#### Selected excerpt:
┌──

So, yes, there were some good ideas used in the writing, there was a vision there that was distinct, but on the other hand, some of the execution of that vision was a little too direct. That wasn't what made it great.

What made this episode so good was the direction, and especially the fact that it was a single arc of suspence with only a little oscillation whenever Rose was nearly killed.
Imagine suspence as a graph of a wave-form: on the X axis, there is the amount of time that has passed since the start of the story. On the Y axis is the fear and tenseness induced in the audience - zero is no tension,the highest point of the visible axis is the point where you hide behind the proverbial sofa. There are really two basic approaches to suspense in visual media: you get short, repeated waves, rising more or less slowly to a peak and then dropping off sharply to close to zero as the latest scare turns out not to have been deadly at all (it has to drop off sharply to induce a feeling of relief, otherwise the audience experiences anti-climax); or, more commonly in movies after 1970, you get a single, slooooooow rise, and a single sharp dropoff. "Dalek", masterfully, combined the best of both approaches: tension built sloooooowly, but as the sounds of Rose being shot were heard in Van Statten's control room, tension dropped only slightly as Rose turned out to be alive but still trapped with a deranged Dalek. It then continued to rise to a new peak with the Doctor's search for a usable BFG from Van Statten's collection, culminating in his aiming said BFG at the weakened, self-doubting Dalek right through Rose. Even after that, there was still uncertainty about what the Dalek would actually do. After all, it was crazy by any standard including its own.

└──

#### Supplied material:
┌──

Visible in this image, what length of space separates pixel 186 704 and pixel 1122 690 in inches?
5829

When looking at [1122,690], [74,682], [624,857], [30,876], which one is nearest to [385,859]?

└──

#### Task brief:
In the review of the episode "Dalek" above, what does the Doctor search for in Van Statten's collection?

#### Written answer:
A usable BFG.